Task to carry out
With the images set aside, retype every record below character for character.

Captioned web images
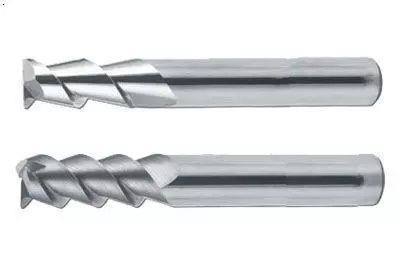 CNC加工中心刀具有哪些？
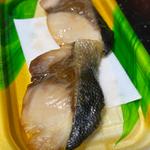 ブリの塩焼き(イオンショッパーズ福岡店)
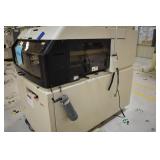 Solder and Paste Printer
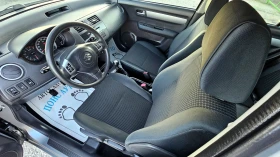 Suzuki Swift 1.3i/КЛИМА/140х. км - 5290 лв. - 31934631 7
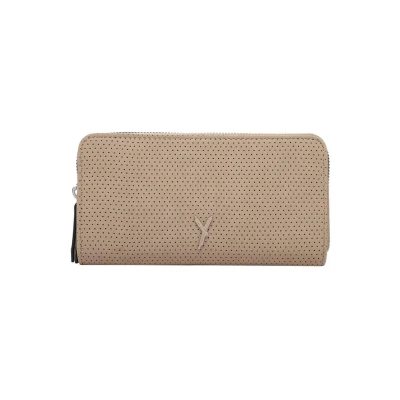 Afbeelding van SURI FREY ROMY Basic Portemonnee, Dames, Maat: One Size, Sand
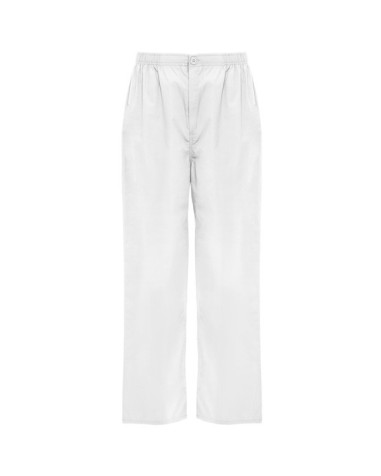 Pantalon utilitaire en sergé avec...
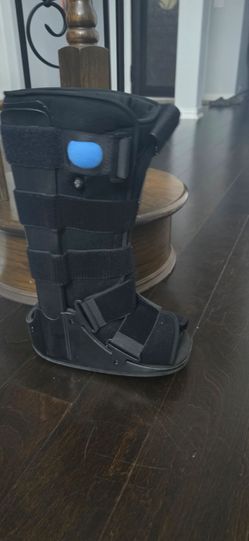 Orthopedic boot - Adult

Response area
 CNC加工中心刀具有哪些？
 ブリの塩焼き(イオンショッパーズ福岡店)
 Solder and Paste Printer
 Suzuki Swift 1.3i/КЛИМА/140х. км - 5290 лв. - 31934631 7
 Afbeelding van SURI FREY ROMY Basic Portemonnee, Dames, Maat: One Size, Sand
 Pantalon utilitaire en sergé avec...
 Orthopedic boot - Adult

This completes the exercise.